§ SHORT EXERCISE:
Can you put every line of the records below into a numbered list, skipping blank lines and leaving out the pictures?

§ DATASET ROWS:

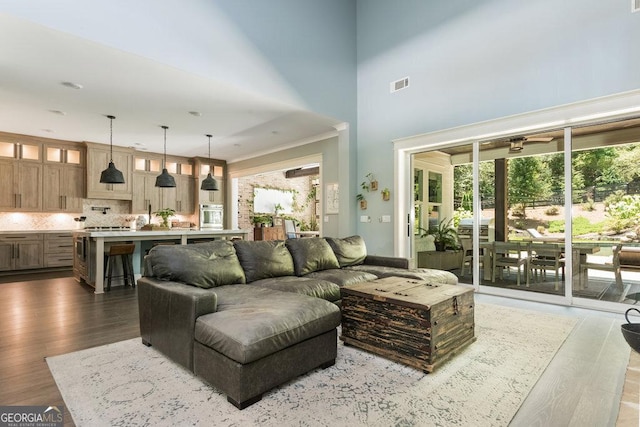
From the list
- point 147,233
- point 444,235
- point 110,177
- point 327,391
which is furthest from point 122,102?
point 444,235

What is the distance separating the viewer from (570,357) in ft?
8.50

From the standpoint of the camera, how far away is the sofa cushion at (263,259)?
3.38 meters

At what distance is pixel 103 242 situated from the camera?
4.97 metres

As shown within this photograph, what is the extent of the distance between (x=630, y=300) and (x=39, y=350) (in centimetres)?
602

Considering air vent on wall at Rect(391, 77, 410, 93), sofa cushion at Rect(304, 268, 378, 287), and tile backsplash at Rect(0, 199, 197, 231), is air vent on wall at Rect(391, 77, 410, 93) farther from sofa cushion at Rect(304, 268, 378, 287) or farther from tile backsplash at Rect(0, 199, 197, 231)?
tile backsplash at Rect(0, 199, 197, 231)

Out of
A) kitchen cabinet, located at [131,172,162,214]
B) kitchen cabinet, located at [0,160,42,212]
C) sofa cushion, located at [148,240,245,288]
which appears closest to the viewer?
sofa cushion, located at [148,240,245,288]

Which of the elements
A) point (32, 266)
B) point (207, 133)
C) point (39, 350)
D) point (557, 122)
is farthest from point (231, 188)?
point (557, 122)

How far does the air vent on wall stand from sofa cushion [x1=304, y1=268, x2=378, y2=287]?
349 cm

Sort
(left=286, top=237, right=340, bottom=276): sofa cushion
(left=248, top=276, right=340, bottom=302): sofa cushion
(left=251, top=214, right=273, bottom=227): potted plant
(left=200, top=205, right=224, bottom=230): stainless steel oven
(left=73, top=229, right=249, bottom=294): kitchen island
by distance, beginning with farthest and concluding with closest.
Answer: (left=251, top=214, right=273, bottom=227): potted plant, (left=200, top=205, right=224, bottom=230): stainless steel oven, (left=73, top=229, right=249, bottom=294): kitchen island, (left=286, top=237, right=340, bottom=276): sofa cushion, (left=248, top=276, right=340, bottom=302): sofa cushion

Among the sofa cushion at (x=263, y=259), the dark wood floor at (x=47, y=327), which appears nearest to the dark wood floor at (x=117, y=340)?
the dark wood floor at (x=47, y=327)

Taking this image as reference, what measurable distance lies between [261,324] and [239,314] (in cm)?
23

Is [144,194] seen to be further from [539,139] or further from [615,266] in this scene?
[615,266]

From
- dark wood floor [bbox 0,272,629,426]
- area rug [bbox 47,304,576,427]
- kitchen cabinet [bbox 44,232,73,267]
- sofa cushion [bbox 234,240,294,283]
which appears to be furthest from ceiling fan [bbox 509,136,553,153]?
kitchen cabinet [bbox 44,232,73,267]

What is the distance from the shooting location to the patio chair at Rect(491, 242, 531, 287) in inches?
185
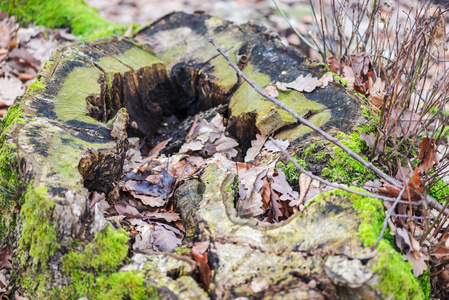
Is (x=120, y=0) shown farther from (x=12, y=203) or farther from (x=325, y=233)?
(x=325, y=233)

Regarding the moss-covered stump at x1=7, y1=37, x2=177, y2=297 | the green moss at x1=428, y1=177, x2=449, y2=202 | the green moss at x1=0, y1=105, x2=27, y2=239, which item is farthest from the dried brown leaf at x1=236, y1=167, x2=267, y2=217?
the green moss at x1=0, y1=105, x2=27, y2=239

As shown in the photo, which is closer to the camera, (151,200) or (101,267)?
(101,267)

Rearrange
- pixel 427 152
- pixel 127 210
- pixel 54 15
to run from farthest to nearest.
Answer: pixel 54 15, pixel 127 210, pixel 427 152

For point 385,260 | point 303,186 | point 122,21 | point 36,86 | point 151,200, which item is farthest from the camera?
point 122,21

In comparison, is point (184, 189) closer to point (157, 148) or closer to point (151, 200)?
point (151, 200)

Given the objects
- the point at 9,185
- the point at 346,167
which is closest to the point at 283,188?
the point at 346,167

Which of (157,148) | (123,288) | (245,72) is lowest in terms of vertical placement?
(157,148)
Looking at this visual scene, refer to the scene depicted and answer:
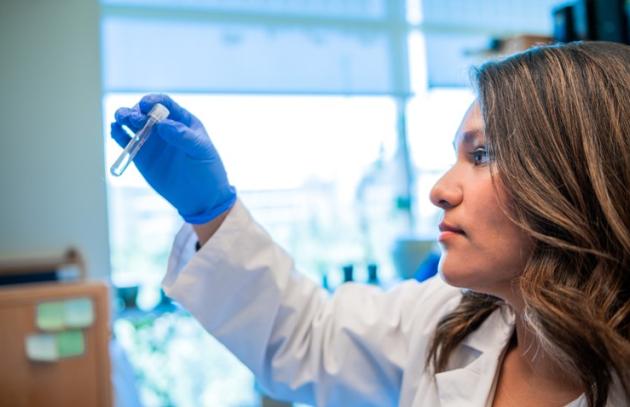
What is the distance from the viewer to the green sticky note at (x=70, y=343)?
4.52ft

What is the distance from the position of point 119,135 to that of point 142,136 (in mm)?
80

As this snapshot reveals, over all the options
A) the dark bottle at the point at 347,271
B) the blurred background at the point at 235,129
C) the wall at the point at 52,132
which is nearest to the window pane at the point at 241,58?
the blurred background at the point at 235,129

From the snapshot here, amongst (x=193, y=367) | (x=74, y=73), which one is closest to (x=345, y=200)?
(x=193, y=367)

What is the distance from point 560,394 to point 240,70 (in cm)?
245

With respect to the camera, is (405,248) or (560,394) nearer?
(560,394)

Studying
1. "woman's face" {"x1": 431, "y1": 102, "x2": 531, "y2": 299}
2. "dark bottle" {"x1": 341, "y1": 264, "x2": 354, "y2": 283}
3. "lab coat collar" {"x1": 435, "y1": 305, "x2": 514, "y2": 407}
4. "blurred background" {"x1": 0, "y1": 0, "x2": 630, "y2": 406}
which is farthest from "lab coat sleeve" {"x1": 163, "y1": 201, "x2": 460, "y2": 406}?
"dark bottle" {"x1": 341, "y1": 264, "x2": 354, "y2": 283}

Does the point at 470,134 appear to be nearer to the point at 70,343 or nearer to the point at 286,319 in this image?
the point at 286,319

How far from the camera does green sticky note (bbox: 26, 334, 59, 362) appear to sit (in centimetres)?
136

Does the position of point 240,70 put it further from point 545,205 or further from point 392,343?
point 545,205

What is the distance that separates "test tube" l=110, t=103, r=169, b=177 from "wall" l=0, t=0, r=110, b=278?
1.84 m

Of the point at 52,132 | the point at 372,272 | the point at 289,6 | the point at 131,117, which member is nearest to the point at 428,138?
the point at 372,272

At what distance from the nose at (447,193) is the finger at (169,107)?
1.38ft

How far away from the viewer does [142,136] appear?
2.88 feet

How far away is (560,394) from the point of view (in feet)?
2.67
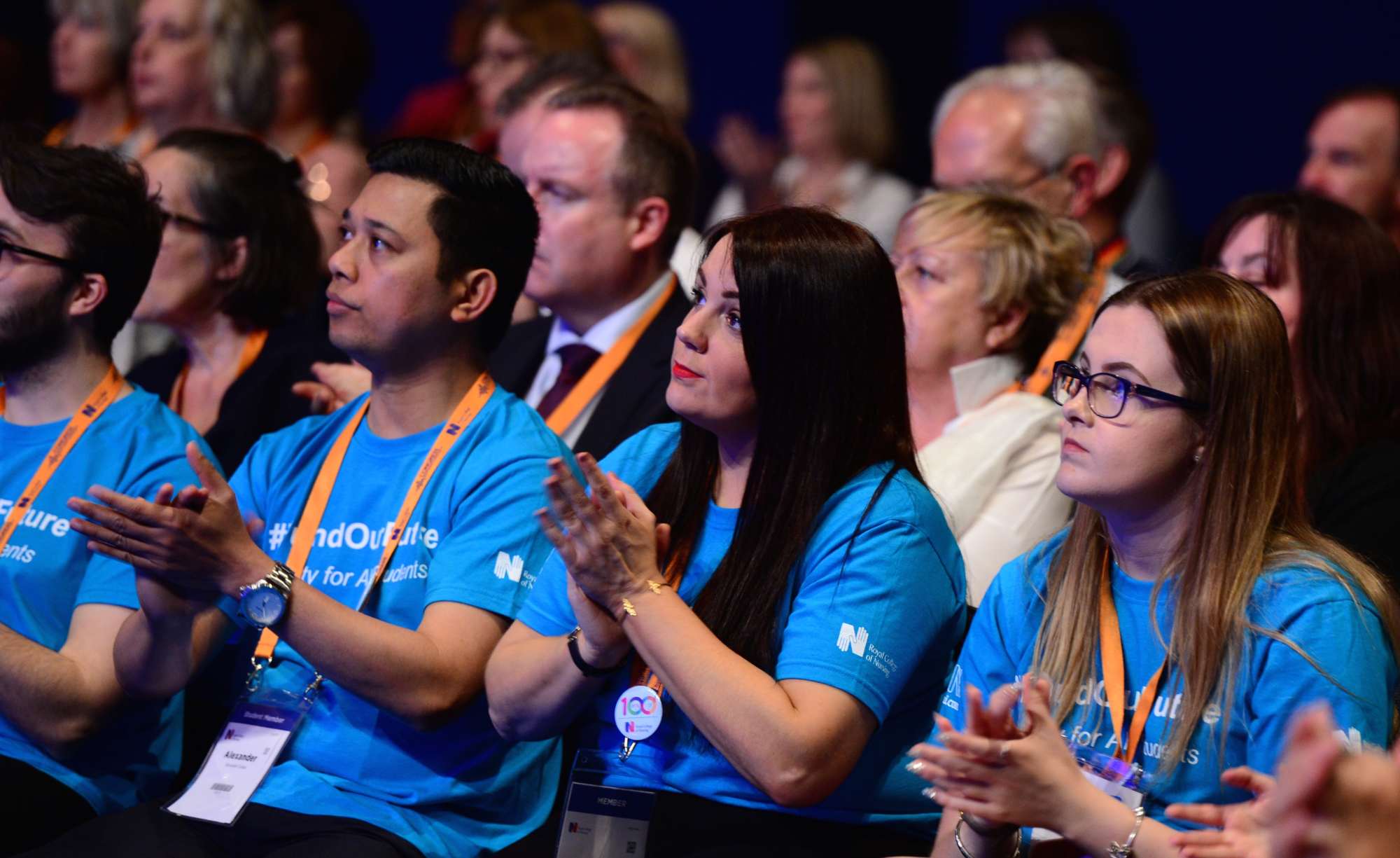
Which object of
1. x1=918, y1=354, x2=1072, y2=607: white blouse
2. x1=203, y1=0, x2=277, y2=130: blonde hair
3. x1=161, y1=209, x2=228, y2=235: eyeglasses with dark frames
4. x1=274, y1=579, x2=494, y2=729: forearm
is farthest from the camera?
x1=203, y1=0, x2=277, y2=130: blonde hair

§ THE RESULT:
1. From the list
2. - point 147,233
3. - point 444,235
4. - point 110,177
5. - point 327,391
6. which is furthest from point 122,102?
7. point 444,235
8. What is the distance separating the viewer from (570,357) in ft?
9. 8.50
10. From the standpoint of the camera, how far away is the sofa cushion at (263,259)?
11. 3.38 meters
12. At what distance is pixel 103 242 situated from the camera?
13. 4.97 metres
14. As shown within this photograph, what is the extent of the distance between (x=630, y=300) and (x=39, y=350) (in centimetres)?
15. 602
16. Considering air vent on wall at Rect(391, 77, 410, 93), sofa cushion at Rect(304, 268, 378, 287), and tile backsplash at Rect(0, 199, 197, 231), is air vent on wall at Rect(391, 77, 410, 93) farther from sofa cushion at Rect(304, 268, 378, 287) or farther from tile backsplash at Rect(0, 199, 197, 231)?
17. tile backsplash at Rect(0, 199, 197, 231)
18. Out of
19. A) kitchen cabinet, located at [131,172,162,214]
20. B) kitchen cabinet, located at [0,160,42,212]
21. C) sofa cushion, located at [148,240,245,288]
22. which appears closest to the viewer?
23. sofa cushion, located at [148,240,245,288]
24. Which of the elements
25. A) point (32, 266)
26. B) point (207, 133)
27. C) point (39, 350)
28. D) point (557, 122)
29. is farthest from point (231, 188)?
30. point (557, 122)
31. How far does the air vent on wall stand from sofa cushion [x1=304, y1=268, x2=378, y2=287]?
32. 349 cm
33. Sort
34. (left=286, top=237, right=340, bottom=276): sofa cushion
35. (left=248, top=276, right=340, bottom=302): sofa cushion
36. (left=251, top=214, right=273, bottom=227): potted plant
37. (left=200, top=205, right=224, bottom=230): stainless steel oven
38. (left=73, top=229, right=249, bottom=294): kitchen island
39. by distance, beginning with farthest and concluding with closest.
40. Answer: (left=251, top=214, right=273, bottom=227): potted plant, (left=200, top=205, right=224, bottom=230): stainless steel oven, (left=73, top=229, right=249, bottom=294): kitchen island, (left=286, top=237, right=340, bottom=276): sofa cushion, (left=248, top=276, right=340, bottom=302): sofa cushion
41. Among the sofa cushion at (x=263, y=259), the dark wood floor at (x=47, y=327), which appears nearest to the dark wood floor at (x=117, y=340)?
42. the dark wood floor at (x=47, y=327)
43. Taking this image as reference, what measurable distance lies between [261,324] and [239,314] (in cm)?
44. 23
45. Is [144,194] seen to be further from [539,139] or further from [615,266] in this scene?
46. [615,266]
47. From
48. - dark wood floor [bbox 0,272,629,426]
49. - area rug [bbox 47,304,576,427]
50. - kitchen cabinet [bbox 44,232,73,267]
51. - sofa cushion [bbox 234,240,294,283]
52. which appears to be furthest from ceiling fan [bbox 509,136,553,153]?
53. kitchen cabinet [bbox 44,232,73,267]
54. What is the distance from the shooting location to the patio chair at Rect(491, 242, 531, 287) in inches?
55. 185
56. Is (x=120, y=0) shown farther from (x=12, y=203) or farther from (x=325, y=233)?
57. (x=325, y=233)
58. Regarding the moss-covered stump at x1=7, y1=37, x2=177, y2=297 | the green moss at x1=428, y1=177, x2=449, y2=202 | the green moss at x1=0, y1=105, x2=27, y2=239, which item is farthest from the dried brown leaf at x1=236, y1=167, x2=267, y2=217?
59. the green moss at x1=0, y1=105, x2=27, y2=239
60. As shown in the photo, which is closer to the camera, (151,200) or (101,267)?
61. (101,267)
62. Rearrange
63. - pixel 427 152
64. - pixel 127 210
65. - pixel 54 15
66. to run from farthest to nearest.
67. Answer: pixel 54 15, pixel 127 210, pixel 427 152
68. For point 385,260 | point 303,186 | point 122,21 | point 36,86 | point 151,200, which item is farthest from the camera?
69. point 122,21
70. In comparison, is point (184, 189) closer to point (157, 148) or closer to point (151, 200)?
71. point (151, 200)
72. Given the objects
73. - the point at 9,185
74. - the point at 346,167
75. which is closest to the point at 283,188?
76. the point at 346,167
77. Which of (157,148) | (123,288) | (245,72) is lowest in terms of vertical placement?
78. (157,148)
79. Looking at this visual scene, refer to the scene depicted and answer:
80. What is the distance from the viewer to the green sticky note at (x=70, y=343)?
81. 4.52ft
82. What is the distance from the position of point 119,135 to that of point 142,136 (in mm)?
83. 80
84. As this snapshot reveals, over all the options
85. A) the dark bottle at the point at 347,271
86. B) the blurred background at the point at 235,129
87. C) the wall at the point at 52,132
88. which is nearest to the window pane at the point at 241,58?
89. the blurred background at the point at 235,129
90. From the snapshot here, amongst (x=193, y=367) | (x=74, y=73), which one is closest to (x=345, y=200)?
91. (x=193, y=367)
92. What is the distance from point 560,394 to point 240,70 (in cm)?
93. 245
94. With respect to the camera, is (405,248) or (560,394) nearer?
95. (560,394)
96. Studying
97. 1. "woman's face" {"x1": 431, "y1": 102, "x2": 531, "y2": 299}
98. 2. "dark bottle" {"x1": 341, "y1": 264, "x2": 354, "y2": 283}
99. 3. "lab coat collar" {"x1": 435, "y1": 305, "x2": 514, "y2": 407}
100. 4. "blurred background" {"x1": 0, "y1": 0, "x2": 630, "y2": 406}
101. which is farthest from "lab coat sleeve" {"x1": 163, "y1": 201, "x2": 460, "y2": 406}?
102. "dark bottle" {"x1": 341, "y1": 264, "x2": 354, "y2": 283}
103. Does the point at 470,134 appear to be nearer to the point at 70,343 or nearer to the point at 286,319 in this image?
104. the point at 286,319
105. How far from the camera does green sticky note (bbox: 26, 334, 59, 362) appear to sit (in centimetres)?
106. 136
107. Does the position of point 240,70 put it further from point 545,205 or further from point 392,343?
108. point 545,205
109. What is the distance that separates "test tube" l=110, t=103, r=169, b=177 from "wall" l=0, t=0, r=110, b=278?
110. 1.84 m
111. Of the point at 52,132 | the point at 372,272 | the point at 289,6 | the point at 131,117, which member is nearest to the point at 428,138?
112. the point at 372,272
113. At what distance from the nose at (447,193) is the finger at (169,107)?
114. 1.38ft
115. How far away from the viewer does [142,136] appear?
116. 2.88 feet
117. How far away is (560,394) from the point of view (in feet)?
118. 2.67
119. Which object of
120. 1. x1=918, y1=354, x2=1072, y2=607: white blouse
121. 2. x1=203, y1=0, x2=277, y2=130: blonde hair
122. 3. x1=161, y1=209, x2=228, y2=235: eyeglasses with dark frames
123. 4. x1=274, y1=579, x2=494, y2=729: forearm
124. is farthest from the camera?
125. x1=203, y1=0, x2=277, y2=130: blonde hair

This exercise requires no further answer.